极限。
银纹的每一次微弱的搏动,都像是一根延伸出去的触须,试图穿透层层晶壁,触碰到那个在深处苏醒的东西。
然后——
他"看"到了。
不是视觉意义上的"看到"。是一种更加直接的、意识层面的"认知"。
那东西的形态,无法用任何已知的语言来描述。它没有固定的形状,没有边界,没有实体。它像一团被压缩到极致的、透明的、带着无数细微棱角的——"晶体"。不,不是晶体。是"镜"。
一面镜子。
但那面镜子不是用来反射光线的。它是用来反射——规则。
每一条从它表面折射出去的"光线",都是一条被扭曲、被复制、被重新定义的规则。
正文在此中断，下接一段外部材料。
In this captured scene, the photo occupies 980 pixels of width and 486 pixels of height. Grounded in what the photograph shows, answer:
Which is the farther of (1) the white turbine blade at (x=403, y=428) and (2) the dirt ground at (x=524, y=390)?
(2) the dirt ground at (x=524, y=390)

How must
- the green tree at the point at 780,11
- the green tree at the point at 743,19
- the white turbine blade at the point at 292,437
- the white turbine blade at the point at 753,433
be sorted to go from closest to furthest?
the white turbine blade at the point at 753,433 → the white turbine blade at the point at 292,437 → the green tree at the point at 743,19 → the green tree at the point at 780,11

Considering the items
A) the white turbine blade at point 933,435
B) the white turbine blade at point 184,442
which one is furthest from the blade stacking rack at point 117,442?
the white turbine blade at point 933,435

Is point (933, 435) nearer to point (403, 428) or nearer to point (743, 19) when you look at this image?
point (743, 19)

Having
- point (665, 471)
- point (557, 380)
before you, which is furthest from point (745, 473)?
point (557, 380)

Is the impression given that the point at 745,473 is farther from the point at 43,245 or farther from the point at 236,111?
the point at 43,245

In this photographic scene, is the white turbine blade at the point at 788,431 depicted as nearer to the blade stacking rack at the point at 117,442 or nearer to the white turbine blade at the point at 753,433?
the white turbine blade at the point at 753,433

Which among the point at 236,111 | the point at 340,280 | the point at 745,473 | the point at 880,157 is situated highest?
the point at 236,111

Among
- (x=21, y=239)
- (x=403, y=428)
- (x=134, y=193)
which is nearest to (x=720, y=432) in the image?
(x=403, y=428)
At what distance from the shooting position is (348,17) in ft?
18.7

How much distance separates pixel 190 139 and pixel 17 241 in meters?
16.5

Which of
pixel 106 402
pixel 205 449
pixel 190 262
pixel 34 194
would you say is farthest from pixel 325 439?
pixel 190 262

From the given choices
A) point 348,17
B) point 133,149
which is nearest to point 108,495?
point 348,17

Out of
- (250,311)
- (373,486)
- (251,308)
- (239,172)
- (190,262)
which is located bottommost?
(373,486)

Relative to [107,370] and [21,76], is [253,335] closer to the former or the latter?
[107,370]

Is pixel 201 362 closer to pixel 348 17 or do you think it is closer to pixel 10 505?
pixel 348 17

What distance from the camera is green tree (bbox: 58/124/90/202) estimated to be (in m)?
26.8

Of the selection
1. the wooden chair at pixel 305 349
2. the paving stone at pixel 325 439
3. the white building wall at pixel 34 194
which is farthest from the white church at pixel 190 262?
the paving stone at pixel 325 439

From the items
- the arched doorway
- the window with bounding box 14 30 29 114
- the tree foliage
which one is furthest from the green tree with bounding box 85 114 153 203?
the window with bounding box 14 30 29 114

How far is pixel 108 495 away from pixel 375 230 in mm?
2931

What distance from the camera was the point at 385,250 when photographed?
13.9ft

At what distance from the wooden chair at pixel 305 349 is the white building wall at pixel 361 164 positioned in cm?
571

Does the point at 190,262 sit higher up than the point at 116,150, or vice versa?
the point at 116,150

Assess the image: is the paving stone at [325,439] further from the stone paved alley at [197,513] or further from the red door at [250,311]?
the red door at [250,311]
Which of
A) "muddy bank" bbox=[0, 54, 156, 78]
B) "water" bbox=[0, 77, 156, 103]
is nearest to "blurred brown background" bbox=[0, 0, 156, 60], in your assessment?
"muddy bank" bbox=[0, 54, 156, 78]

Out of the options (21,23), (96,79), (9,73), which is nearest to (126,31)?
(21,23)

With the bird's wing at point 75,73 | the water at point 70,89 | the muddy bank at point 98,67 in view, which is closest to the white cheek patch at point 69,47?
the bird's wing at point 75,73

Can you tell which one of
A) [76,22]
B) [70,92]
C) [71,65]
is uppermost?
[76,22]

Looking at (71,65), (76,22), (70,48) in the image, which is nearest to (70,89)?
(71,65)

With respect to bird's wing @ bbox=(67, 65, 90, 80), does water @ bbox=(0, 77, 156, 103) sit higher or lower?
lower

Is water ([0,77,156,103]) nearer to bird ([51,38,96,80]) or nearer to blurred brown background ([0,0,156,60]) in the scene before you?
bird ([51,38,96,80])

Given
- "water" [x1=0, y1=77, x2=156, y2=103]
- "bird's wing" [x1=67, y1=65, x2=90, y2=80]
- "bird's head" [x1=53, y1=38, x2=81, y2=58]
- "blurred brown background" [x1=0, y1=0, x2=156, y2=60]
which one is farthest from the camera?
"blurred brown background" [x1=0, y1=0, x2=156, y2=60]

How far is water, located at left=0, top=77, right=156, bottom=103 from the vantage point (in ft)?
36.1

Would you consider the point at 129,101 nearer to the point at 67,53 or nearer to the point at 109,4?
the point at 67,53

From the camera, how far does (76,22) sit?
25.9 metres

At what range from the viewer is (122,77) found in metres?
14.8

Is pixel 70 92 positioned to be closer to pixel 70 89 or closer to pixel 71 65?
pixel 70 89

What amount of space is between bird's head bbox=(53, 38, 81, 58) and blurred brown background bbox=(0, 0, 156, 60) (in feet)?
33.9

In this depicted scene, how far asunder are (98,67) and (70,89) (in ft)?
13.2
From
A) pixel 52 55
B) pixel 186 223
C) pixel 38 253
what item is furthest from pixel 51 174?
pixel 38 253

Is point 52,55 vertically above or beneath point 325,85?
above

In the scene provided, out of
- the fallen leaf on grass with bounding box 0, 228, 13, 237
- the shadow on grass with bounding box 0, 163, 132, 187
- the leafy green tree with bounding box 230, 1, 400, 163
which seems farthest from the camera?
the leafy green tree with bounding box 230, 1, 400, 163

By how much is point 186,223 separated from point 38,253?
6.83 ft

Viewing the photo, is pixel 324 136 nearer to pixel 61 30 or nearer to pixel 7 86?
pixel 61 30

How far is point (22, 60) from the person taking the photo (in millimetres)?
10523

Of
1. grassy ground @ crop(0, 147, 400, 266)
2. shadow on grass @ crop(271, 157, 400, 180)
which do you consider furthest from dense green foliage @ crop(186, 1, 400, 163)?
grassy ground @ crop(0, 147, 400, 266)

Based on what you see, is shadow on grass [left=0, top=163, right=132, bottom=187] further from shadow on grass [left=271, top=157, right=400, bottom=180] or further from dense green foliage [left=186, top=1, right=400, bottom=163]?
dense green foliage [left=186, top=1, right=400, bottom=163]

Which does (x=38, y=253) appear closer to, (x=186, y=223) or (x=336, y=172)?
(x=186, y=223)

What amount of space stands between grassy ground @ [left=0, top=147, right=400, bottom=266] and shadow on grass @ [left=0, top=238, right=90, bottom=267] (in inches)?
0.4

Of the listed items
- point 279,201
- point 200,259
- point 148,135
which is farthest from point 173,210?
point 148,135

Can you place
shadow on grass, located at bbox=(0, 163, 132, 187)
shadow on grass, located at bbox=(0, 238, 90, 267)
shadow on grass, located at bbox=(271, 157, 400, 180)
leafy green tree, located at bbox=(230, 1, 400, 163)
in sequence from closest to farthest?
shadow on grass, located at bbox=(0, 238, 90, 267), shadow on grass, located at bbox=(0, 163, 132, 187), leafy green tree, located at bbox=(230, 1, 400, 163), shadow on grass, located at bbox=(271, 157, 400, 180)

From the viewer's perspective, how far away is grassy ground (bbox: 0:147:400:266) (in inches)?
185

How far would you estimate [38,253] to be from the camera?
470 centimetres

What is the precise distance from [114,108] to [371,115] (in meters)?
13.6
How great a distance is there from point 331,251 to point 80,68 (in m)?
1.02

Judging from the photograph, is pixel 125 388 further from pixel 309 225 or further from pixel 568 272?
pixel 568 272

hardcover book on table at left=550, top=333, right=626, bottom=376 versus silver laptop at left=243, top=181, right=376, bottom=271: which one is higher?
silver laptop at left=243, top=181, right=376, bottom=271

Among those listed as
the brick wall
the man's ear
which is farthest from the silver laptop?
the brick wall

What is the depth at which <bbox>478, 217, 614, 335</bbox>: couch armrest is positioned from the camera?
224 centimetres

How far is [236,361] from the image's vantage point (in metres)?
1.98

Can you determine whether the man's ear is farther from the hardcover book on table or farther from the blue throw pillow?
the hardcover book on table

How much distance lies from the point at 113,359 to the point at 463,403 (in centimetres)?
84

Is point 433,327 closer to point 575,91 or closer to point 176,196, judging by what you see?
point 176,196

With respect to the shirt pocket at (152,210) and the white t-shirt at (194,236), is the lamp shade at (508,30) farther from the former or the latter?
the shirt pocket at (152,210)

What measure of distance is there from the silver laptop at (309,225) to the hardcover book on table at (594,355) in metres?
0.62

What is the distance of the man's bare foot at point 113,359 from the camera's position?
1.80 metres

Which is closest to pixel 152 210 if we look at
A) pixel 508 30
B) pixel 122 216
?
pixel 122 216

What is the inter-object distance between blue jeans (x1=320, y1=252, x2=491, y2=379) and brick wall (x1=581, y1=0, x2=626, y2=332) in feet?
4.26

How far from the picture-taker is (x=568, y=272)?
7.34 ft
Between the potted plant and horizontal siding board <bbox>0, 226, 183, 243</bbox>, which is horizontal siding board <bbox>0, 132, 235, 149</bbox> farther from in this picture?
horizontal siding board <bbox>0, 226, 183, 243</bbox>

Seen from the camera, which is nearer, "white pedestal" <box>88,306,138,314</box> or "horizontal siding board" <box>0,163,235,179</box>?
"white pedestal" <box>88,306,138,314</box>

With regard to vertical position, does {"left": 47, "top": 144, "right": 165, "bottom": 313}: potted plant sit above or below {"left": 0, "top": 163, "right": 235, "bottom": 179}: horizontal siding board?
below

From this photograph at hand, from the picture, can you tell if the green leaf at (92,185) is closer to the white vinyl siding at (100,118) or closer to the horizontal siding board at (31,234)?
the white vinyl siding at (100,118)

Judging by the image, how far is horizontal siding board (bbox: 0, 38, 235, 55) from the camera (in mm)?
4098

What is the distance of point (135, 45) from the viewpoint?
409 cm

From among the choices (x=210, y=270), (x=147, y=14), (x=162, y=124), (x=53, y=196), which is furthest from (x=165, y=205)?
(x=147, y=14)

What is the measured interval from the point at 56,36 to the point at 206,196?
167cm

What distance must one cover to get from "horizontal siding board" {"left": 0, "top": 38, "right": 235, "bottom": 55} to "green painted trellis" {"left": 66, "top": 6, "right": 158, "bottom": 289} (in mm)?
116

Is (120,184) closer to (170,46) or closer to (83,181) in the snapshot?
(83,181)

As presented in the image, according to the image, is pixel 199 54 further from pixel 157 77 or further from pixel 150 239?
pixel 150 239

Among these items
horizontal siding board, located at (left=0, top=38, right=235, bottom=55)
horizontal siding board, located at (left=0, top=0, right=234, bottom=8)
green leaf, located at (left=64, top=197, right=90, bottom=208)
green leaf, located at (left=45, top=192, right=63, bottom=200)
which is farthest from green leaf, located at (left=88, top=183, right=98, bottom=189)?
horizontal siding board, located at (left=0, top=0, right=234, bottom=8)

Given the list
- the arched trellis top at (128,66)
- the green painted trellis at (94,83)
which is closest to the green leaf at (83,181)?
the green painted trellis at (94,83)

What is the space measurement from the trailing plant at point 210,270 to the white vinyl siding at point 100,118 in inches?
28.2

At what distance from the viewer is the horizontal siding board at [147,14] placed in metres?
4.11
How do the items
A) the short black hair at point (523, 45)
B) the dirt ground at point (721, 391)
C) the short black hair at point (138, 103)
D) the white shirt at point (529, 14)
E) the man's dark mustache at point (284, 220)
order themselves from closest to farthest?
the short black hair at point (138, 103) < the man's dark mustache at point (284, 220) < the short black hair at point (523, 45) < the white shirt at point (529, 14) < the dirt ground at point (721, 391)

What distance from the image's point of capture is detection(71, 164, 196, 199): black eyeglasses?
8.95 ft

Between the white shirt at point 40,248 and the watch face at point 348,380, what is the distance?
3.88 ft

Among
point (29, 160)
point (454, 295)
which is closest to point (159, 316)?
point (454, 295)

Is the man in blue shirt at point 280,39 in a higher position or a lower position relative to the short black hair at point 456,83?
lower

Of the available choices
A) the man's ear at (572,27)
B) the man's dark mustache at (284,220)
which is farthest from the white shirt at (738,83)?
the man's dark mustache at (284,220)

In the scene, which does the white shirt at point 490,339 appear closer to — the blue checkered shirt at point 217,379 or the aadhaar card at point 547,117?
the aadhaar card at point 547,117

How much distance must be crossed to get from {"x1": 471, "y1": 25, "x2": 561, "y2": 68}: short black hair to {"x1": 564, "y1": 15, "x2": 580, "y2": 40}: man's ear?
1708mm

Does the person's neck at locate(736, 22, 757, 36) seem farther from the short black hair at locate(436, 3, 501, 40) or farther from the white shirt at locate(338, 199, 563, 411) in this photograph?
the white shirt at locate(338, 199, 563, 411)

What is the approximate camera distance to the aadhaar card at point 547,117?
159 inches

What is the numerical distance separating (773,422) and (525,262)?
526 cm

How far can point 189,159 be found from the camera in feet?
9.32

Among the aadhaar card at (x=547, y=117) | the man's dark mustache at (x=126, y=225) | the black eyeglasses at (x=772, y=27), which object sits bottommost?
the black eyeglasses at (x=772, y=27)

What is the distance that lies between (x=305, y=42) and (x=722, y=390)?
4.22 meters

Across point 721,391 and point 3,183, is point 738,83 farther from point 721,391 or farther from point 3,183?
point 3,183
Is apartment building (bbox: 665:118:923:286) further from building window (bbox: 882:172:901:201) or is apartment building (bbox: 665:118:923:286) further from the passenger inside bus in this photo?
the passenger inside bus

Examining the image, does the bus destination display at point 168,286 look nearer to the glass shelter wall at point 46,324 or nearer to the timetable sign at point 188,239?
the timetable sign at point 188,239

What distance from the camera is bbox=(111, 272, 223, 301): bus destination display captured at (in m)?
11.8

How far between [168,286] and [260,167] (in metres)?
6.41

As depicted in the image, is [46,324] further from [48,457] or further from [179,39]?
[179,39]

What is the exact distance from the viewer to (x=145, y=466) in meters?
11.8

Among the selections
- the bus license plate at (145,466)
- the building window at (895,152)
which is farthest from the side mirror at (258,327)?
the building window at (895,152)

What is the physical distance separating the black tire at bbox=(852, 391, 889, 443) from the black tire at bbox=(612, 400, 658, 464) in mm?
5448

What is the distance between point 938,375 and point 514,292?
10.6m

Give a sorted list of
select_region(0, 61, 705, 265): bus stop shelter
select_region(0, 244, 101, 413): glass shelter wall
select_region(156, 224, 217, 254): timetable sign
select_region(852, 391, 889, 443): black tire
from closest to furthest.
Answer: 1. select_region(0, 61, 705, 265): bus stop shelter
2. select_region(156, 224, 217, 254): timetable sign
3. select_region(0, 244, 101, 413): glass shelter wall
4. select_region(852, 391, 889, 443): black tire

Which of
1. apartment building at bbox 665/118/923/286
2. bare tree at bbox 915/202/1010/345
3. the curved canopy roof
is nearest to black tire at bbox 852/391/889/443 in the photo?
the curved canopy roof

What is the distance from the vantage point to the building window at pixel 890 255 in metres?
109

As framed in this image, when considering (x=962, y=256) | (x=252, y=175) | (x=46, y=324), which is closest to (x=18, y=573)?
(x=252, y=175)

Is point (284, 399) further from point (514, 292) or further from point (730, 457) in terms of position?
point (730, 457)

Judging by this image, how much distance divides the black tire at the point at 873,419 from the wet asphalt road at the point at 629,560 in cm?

它像一块海绵,吸收了周围所有的规则信息,然后在自己的内部,构建出了一个微缩的、完整的、独立于外界的——规则体系。
林墨的银纹在触碰那个"体系"的瞬间,感受到了一种前所未有的、令人战栗的——秩序感。
不是薇拉的机械秩序。不是议会的铁血秩序。不是界核那种冰冷的、无情的、吞噬一切的秩序。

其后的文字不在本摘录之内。